Cine Zumbi abre temporada 2026 com filme sobre intolerância religiosa
- Marcus Modesto
- 19 de jan.
- 2 min de leitura
O Memorial Zumbi, localizado na Vila Santa Cecília, em Volta Redonda, será palco, na próxima quinta-feira (22), às 18h30, da abertura da temporada 2026 do projeto Cine Zumbi. A primeira sessão do ano exibe o curta-metragem Do Meu Lado, dirigido por Tarcísio Lara Puiati, seguido de uma mesa de debate sobre intolerância religiosa e convivência entre diferentes crenças.
A programação integra as atividades alusivas ao Dia Nacional de Combate à Intolerância Religiosa, celebrado em 21 de janeiro, e propõe ampliar o diálogo sobre liberdade de fé, respeito e diversidade religiosa no município.

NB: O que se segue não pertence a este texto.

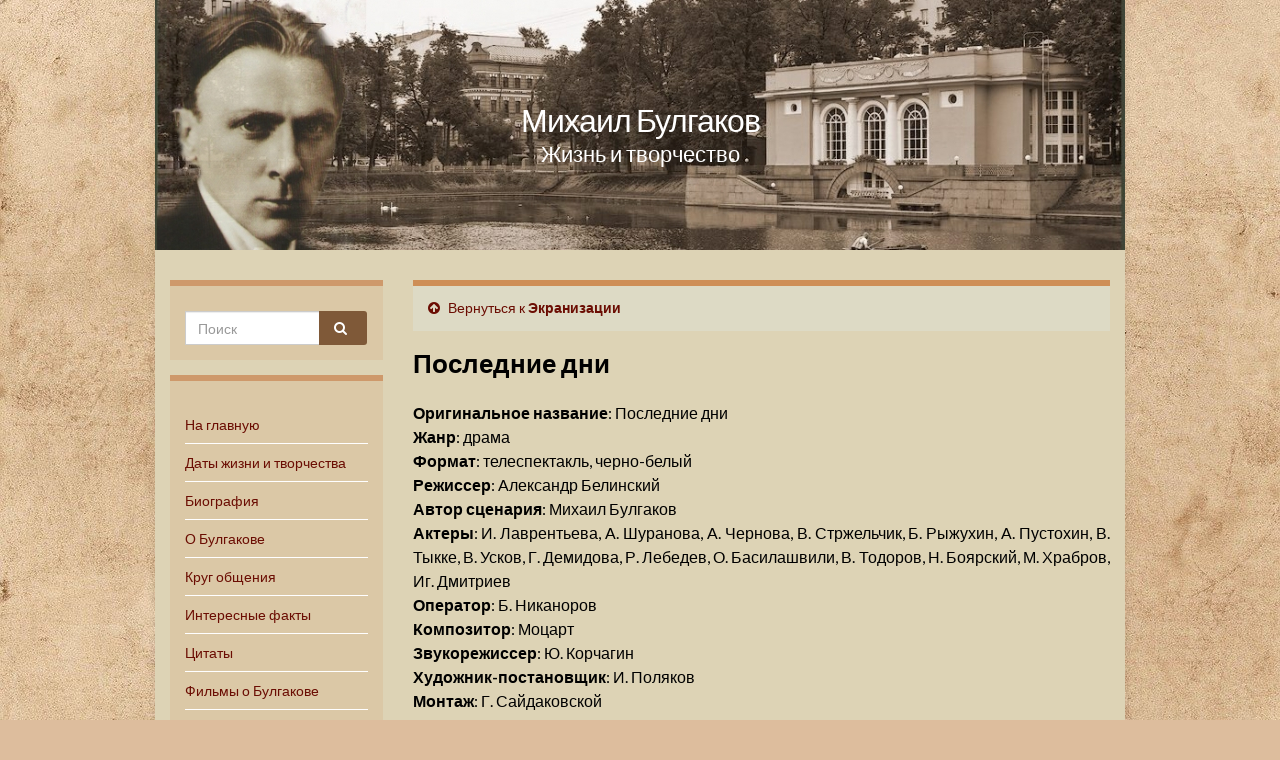

--- FILE ---
content_type: application/javascript;charset=utf-8
request_url: https://w.uptolike.com/widgets/v1/version.js?cb=cb__utl_cb_share_1769020282980572
body_size: 397
content:
cb__utl_cb_share_1769020282980572('1ea92d09c43527572b24fe052f11127b');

O curta apresenta a relação entre duas mulheres que vivem lado a lado: uma praticante da umbanda e outra evangélica. A rotina das vizinhas é atravessada por um problema estrutural — uma infiltração que rompe a parede entre as casas — e esse episódio cotidiano se transforma em metáfora para discutir preconceitos, conflitos silenciosos e a possibilidade de empatia entre universos religiosos distintos.
Após a exibição, o público poderá acompanhar um debate mediado por Pai Sid Soares. Participam da conversa Eduardo Nascimento, jornalista especializado em Legislação e Políticas Culturais; Bárbara Bustamante Costa Braga, Mãe Pequena do Templo de Umbanda Reino dos Orixás (Turo) e coordenadora do Cras Voldac e do Centro de Convivência do Aero Clube; o secretário municipal de Ordem Pública, coronel Luiz Henrique; e Diana Mara Freitas, Mame’tu N’dange, representante do Terreiro de Axé Omariô de Jurema e coordenadora do Cras São Cristóvão.

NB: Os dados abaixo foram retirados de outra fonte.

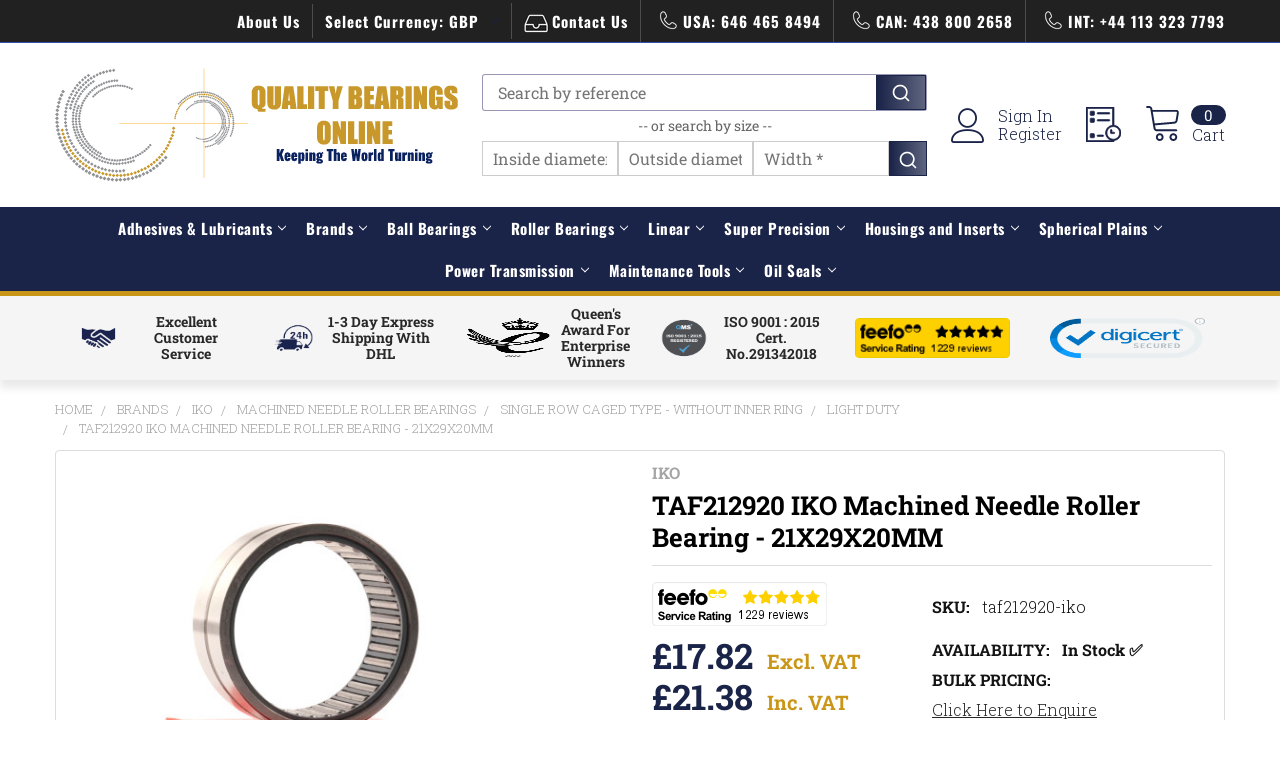

--- FILE ---
content_type: text/css
request_url: https://tags.srv.stackadapt.com/sa.css
body_size: -11
content:
:root {
    --sa-uid: '0-cbf7ea44-c453-5ffa-59b8-a5eb0be70fed';
}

Para a coordenadora do Memorial Zumbi, Renata Ferreira, a escolha do tema para abrir o calendário anual reforça um posicionamento claro do espaço cultural. Segundo ela, o encontro vai além da exibição do filme e se propõe a ouvir quem vive a realidade dos terreiros, além de discutir o papel do poder público na preservação das memórias e na proteção do povo de Axé em Volta Redonda.
“Esse debate é fundamental para deixar claro que não se trata de tolerância, mas de respeito. As pessoas de Axé querem seus direitos garantidos e suas histórias preservadas. Abrir o Cine Zumbi com esse tema é um posicionamento necessário”, destacou.